# Excerpt to read
What should I do if she canceled our date but is still texting?

If a woman’s keeping in contact, and you’re sharing some fun messages this is generally a good sign. However, be warned there will always be some people out there who are happy to message you all day but when it comes to meeting up for a date, never make it! The only way you know is to suggest meeting again, and to see if you get tumbleweeds as a response. 

What to do if your girlfriend cancels plans last minute

If you’re in a relationship with a woman and she keeps canceling on you, you need to let her know how this makes you feel. Try to explain to her that you feel a lack of respect when she routinely cancels, and whilst you understand sometimes she won’t be able to make it, you’d like her to be more consistent. 

What to do if your girlfriend keeps canceling plans 

There’s a chance here that your girlfriend’s routinely canceling on you because she’s unsure about the relationship, but you have to talk to her to know. If after you’ve expressed to her that you’re unhappy with how much she cancels on you, she continues to cancel on you, then you also have to reflect on whether this relationship is meeting your needs. 

Is canceling a date last minute disrespectful?

If it’s the first time someone’s canceled on you, they give you a reasonable excuse, and suggest a clear alternative time to meet, give them the benefit of the doubt. If they’ve canceled on you at the last minute more than once, don’t offer an alternative arrangement and their excuse is a vague, “things got hectic” then let it go. You deserve better.

# Supplied entries
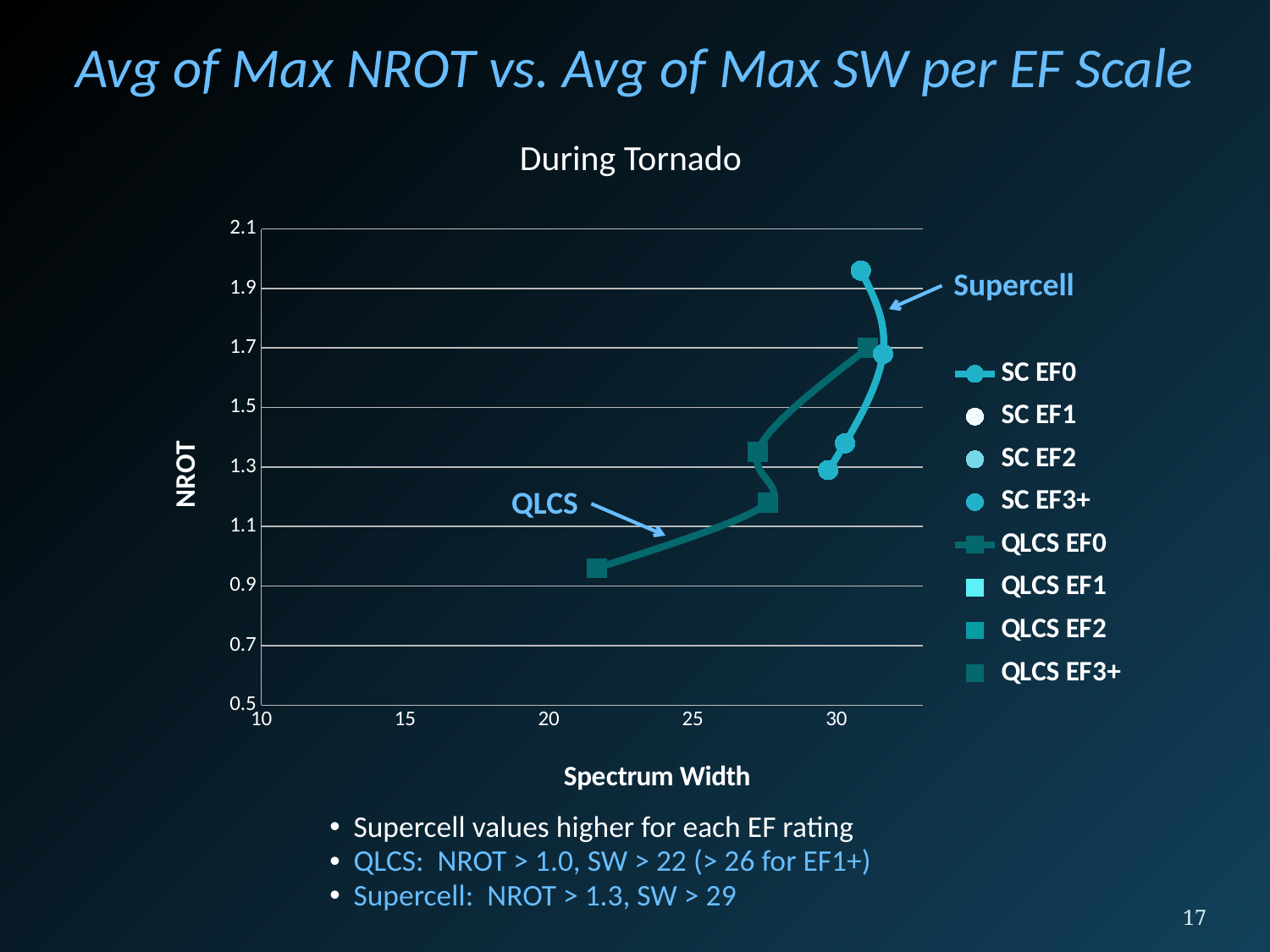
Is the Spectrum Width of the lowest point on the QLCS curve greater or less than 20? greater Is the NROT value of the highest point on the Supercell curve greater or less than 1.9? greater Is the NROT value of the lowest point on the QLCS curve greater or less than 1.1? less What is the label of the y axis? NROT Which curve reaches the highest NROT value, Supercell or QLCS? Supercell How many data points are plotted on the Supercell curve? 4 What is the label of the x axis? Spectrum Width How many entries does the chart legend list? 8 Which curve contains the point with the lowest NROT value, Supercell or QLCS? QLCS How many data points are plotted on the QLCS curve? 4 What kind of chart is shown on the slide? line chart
* * *
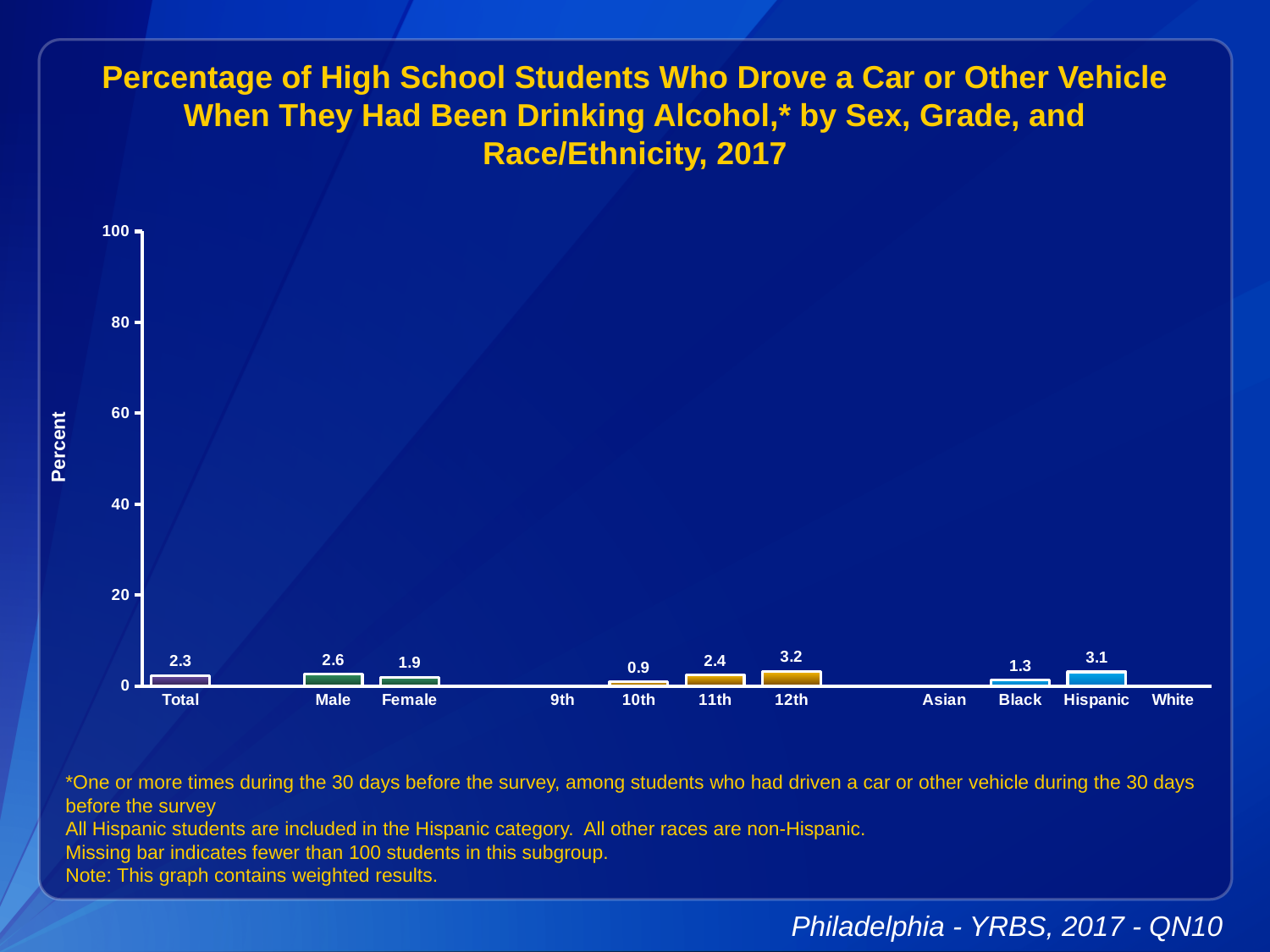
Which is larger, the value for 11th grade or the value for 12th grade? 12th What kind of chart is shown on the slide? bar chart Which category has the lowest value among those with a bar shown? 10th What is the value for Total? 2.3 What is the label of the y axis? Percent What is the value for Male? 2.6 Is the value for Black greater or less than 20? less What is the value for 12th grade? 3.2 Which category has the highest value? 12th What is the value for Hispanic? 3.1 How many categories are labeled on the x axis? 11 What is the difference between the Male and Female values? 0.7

# Task 1
Reproduce verbatim the portion of the passage on canceled dates starting with "If you’re in" and going on through "last minute disrespectful?".
# Task 2
Extend the passage on canceled dates, picking up after its final sentence.
The rows above were drawn from a separate source.

# Final answer 1
If you’re in a relationship with a woman and she keeps canceling on you, you need to let her know how this makes you feel. Try to explain to her that you feel a lack of respect when she routinely cancels, and whilst you understand sometimes she won’t be able to make it, you’d like her to be more consistent. 

What to do if your girlfriend keeps canceling plans 

There’s a chance here that your girlfriend’s routinely canceling on you because she’s unsure about the relationship, but you have to talk to her to know. If after you’ve expressed to her that you’re unhappy with how much she cancels on you, she continues to cancel on you, then you also have to reflect on whether this relationship is meeting your needs. 

Is canceling a date last minute disrespectful?

# Final answer 2
Do women cancel on dates to test you? 

Women don’t consciously go around testing men. However, if a woman routinely cancels on you, and you continue to simply offer her an alternative, then there’s no communication that this isn’t working for you. Here you need to communicate that you won’t keep asking her out, unless she can keep a commitment. Use some of the examples up above for how to phrase this. 

How do women show disinterest in their messages to you? 

If a woman is slow to respond, only offers you vague details about her life, and doesn’t ask questions about you to help continue the conversation, chances are she’s not interested. This doesn’t mean she dislikes you, simply it means maintaining a social relationship with you is not a high priority for her right now.